Given an array of A of N integers which represent stick lengths, we have to report the maximal area over all the rectangles that we can form with the given sticks without breaking any.
EXPLANATION:
The problem is a simple one based on a very basic property of all rectangles: the opposite sides of a rectangle are parallel, and hence, equal in length. The area of a rectangle is given by base B multiplied by height H. Now, to maximise the area, we simply need to maximise the length of sticks we choose as our B and H. This is pretty intuitive but we can also invoke the exchange argument method (page 3 of link) to give a more formal argument as proof of why this works (left to reader as a simple learning exercise).
Now we come to the implementation detail of the above mentioned algorithm. Note that N and A_{max} both range between 1 and 10^3. So, one way is that we simply keep an array Count of length 10^3 wherein Count[i] is the number of sticks of length i that we have. Once we have populated this structure, we can simply scan from 10^3 down to 1. If while scanning, we can find one field which has more than 3 sticks, then that i can be our height and base both; at this point we terminate our scan. If we find a field that has more than 1 stick, we can make it either our height or base and continue our scan to find a value for the other one. If at the end of scan we don’t find at least two i for which the count is more than 1, then we output -1 since no rectangle can be formed.
The other implementation can be by using a map instead of an array. In that case, if the N is much smaller than A_{max}, we can get a better performance. Both of the implementations easily pass for the given constraints.

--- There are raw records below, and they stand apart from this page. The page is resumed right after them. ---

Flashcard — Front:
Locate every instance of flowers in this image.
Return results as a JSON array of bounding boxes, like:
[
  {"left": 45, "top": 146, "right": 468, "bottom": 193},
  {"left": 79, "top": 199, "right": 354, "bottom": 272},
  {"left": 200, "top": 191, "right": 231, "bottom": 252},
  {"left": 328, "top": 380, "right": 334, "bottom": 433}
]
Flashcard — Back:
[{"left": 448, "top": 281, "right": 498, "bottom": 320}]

Please see editorialist’s/setter’s program for implementation details.
COMPLEXITY:
\mathcal{O}(N\log N) or \mathcal{O}(A_{max}) per test case.
I implemented in c++ and java. In c++ I am getting run-time error when I am running the code in the code-compile-run here. And in Java it’s wrong answer.
First enter all the length of the sticks in an array, sort it in O(nlogn) and then traverse the array from the right end, checking for multiple instances of any stick. This also covers the special case of a square.
A different approach,which has O(N*logN) time complexity but uses Only One Array is as follows:
After storing the array containing the lengths of sticks, sort it.
We must note that the same lengths will automatically come together after sorting.
For example,
the array 5 2 8 3 1 2 4 3 5
becomes 1 2 2 3 3 4 5 5 8
Then if we traverse the array from backwards picking up the first two occurrences of a pair of same numbers(for e.g (5,5) would be the first occurrence and (3,3) would be the second in this case.Don’t forget to break the loop here. )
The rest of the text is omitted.